18 February 2009: "Pick an Authentic Group of Core Bros"

This post is about decentered subjectivity and the paradox of displaced identity. Carles investigates how our autonomous identity is beset with leakages through the various associations forced upon us by the contingency of our being and by how we are interpolated/interpellated socially. As Freud investigated, the ego is often at the mercy of group psychology. In "Group Psychology and the Analysis of the Ego," Freud writes:
an individual in a group is subjected through its influence to what is often a profound alteration in his mental activity. His emotions become extraordinarily intensified, while his intellectual ability becomes markedly reduced, both processes being evidently in the direction of an approximation to the other individuals in the group; and this result can only be reached by the removal of those inhibitions upon his instincts which are peculiar to each individual, and by his resigning those expressions of his inclinations which are especially his own.
Carles distills and modernizes that insight for late capitalism's distinct dasein. "I was looking at groups of bros who I might want 2 search for on FaceTwitspace, and I wondered which group would take my personal brand to the next level [via association]."

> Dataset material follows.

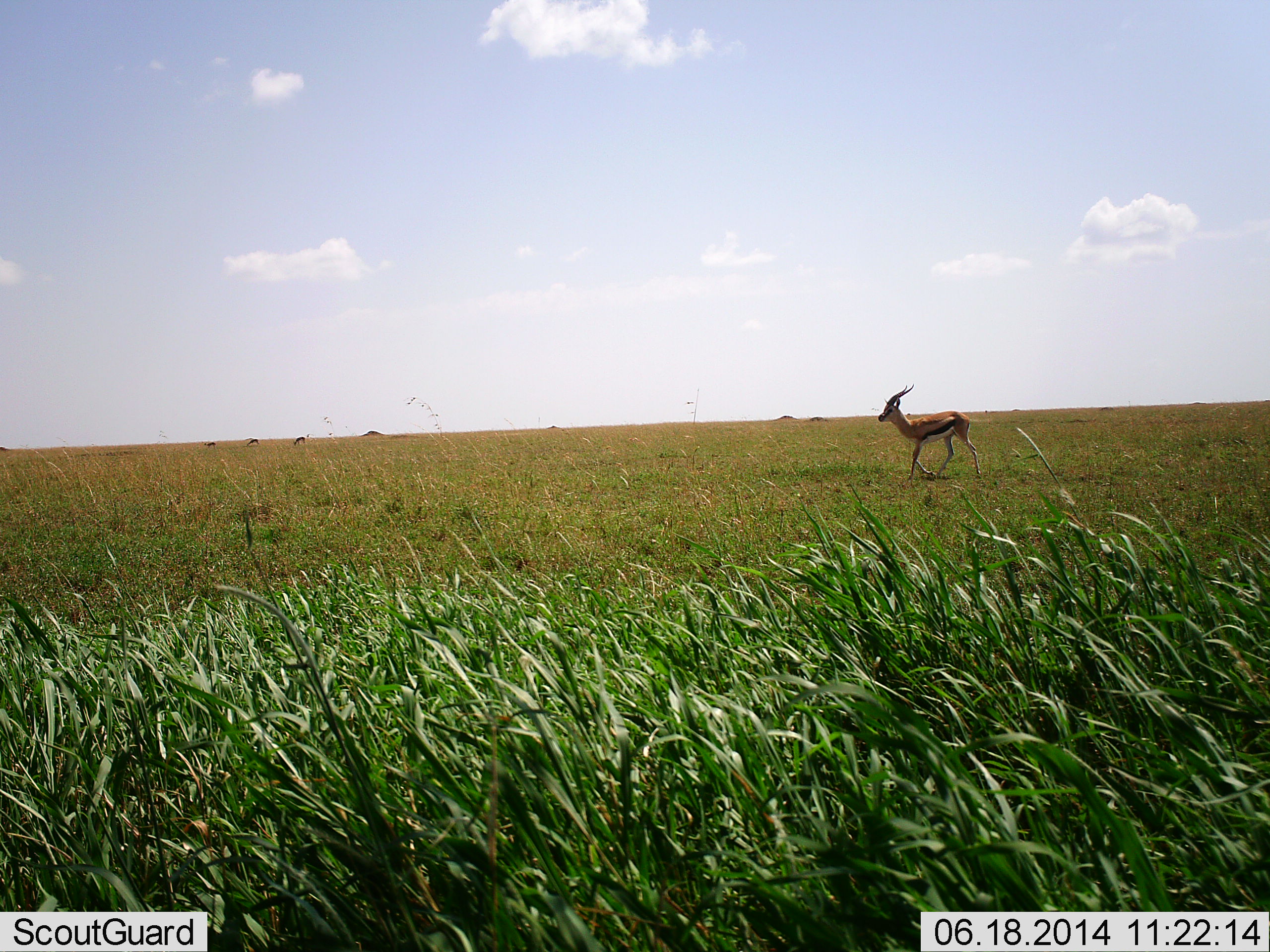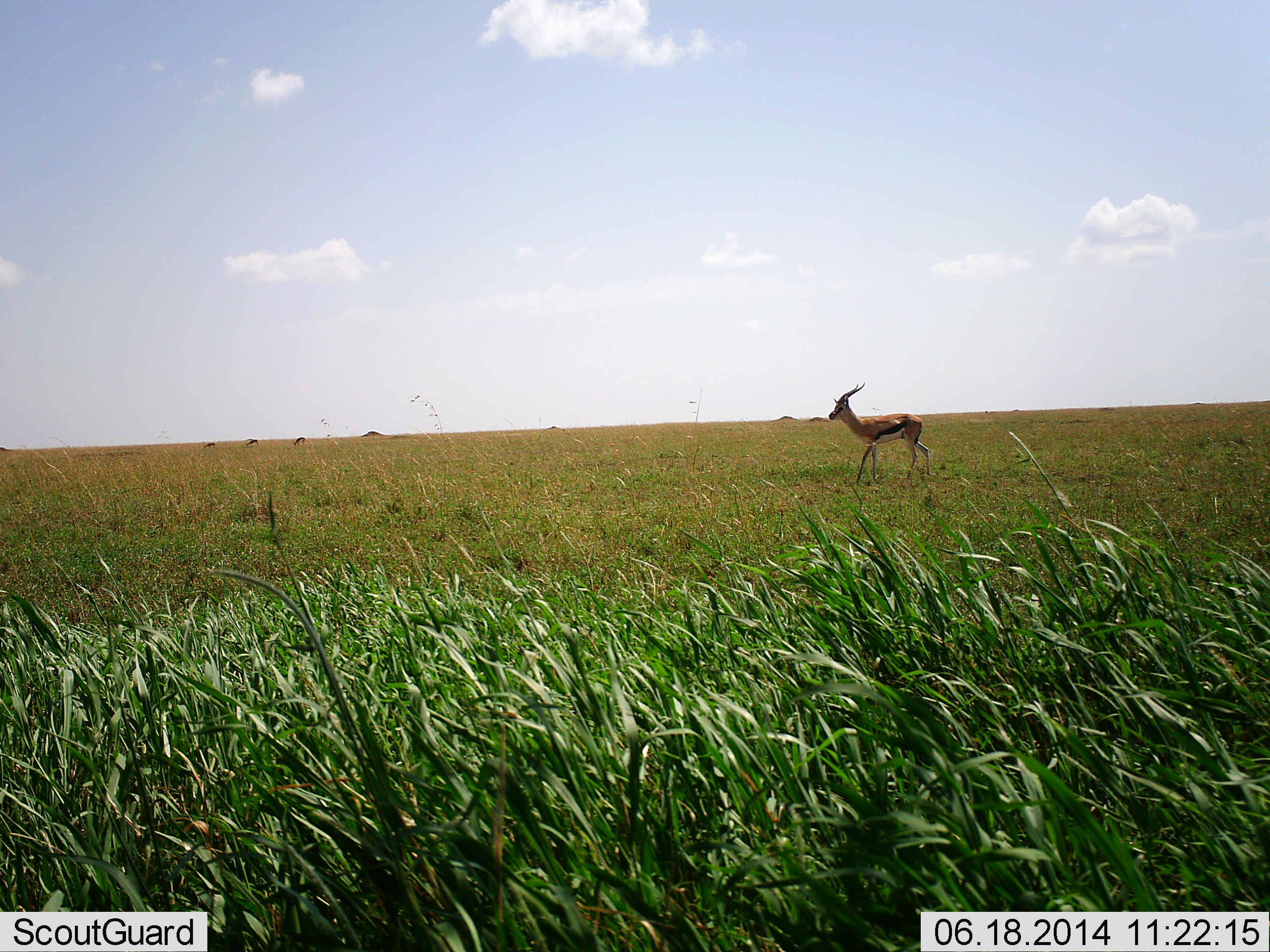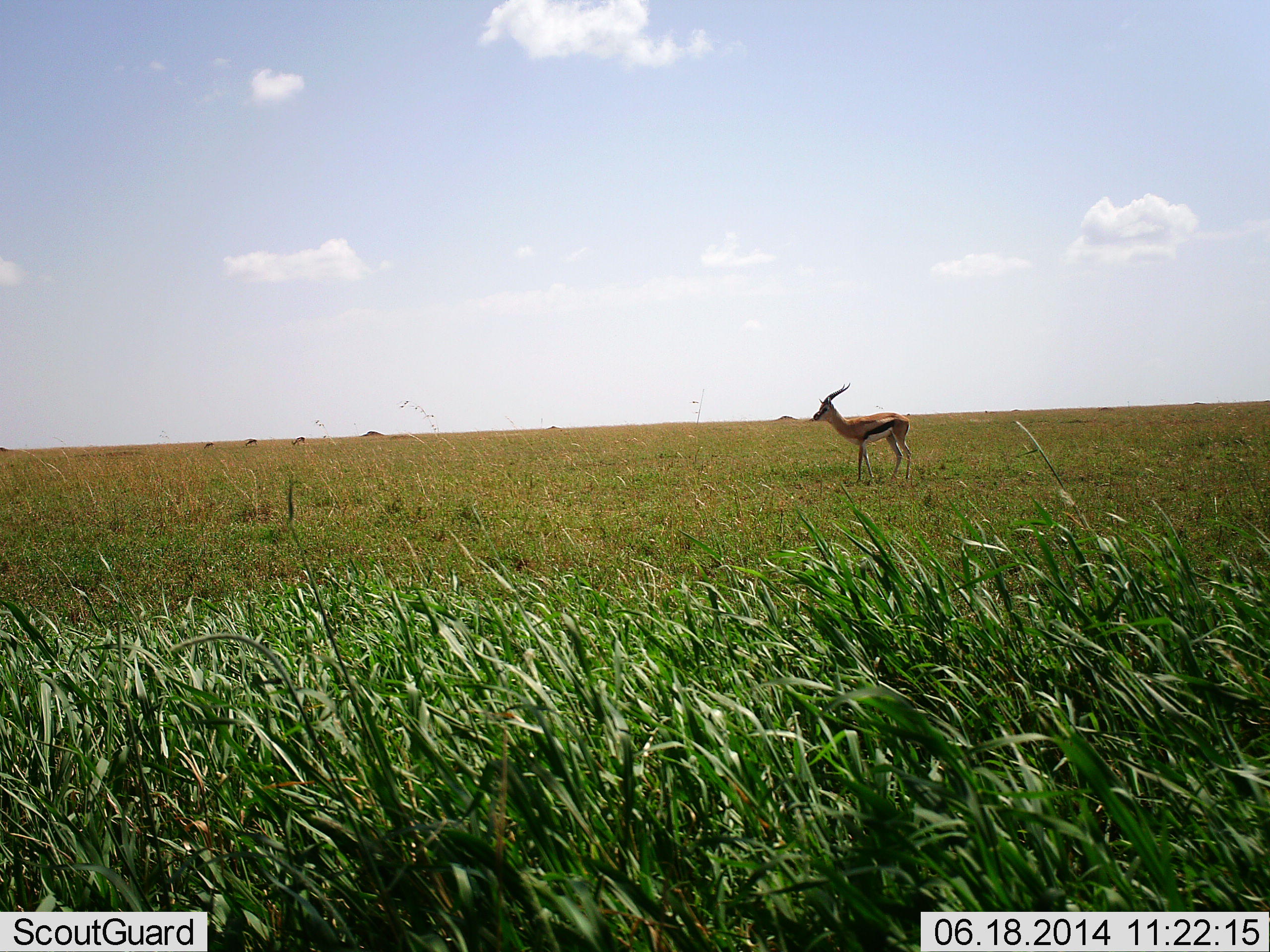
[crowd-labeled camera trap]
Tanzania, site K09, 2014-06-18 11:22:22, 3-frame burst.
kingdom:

Of course, the "next level" is potentially the dissolution of the very concept of levels, as ego dissolves into a collective presence, typified by Carles' frequent and pointed use of the second person plural, "yall." But one must always also confront the danger that the ego will experience annihilating isolation, forcing a suboptimal identificatory gesturation. Carles captures that fear eloquently: "Glad I’m not associated with that pack of leftover bros who banded together to come bros"

All social structurations, and all semiotic transactions in general, entail an excess, a "leftover." The question is always how to process and assimilate this "accursed share," as Bataille dubbed it. Carles theorizes the possibility that the contemporary invention/intervention of identity distributed online offers a solution, and at the same time challenges and dispatches the Freudian depth psychology model as a whole. "Doesn’t matter if u hang out with hollow people in order to establish your brand before moving on to people with ‘more depth.’" When it comes to the ego, there is no depth, only movement.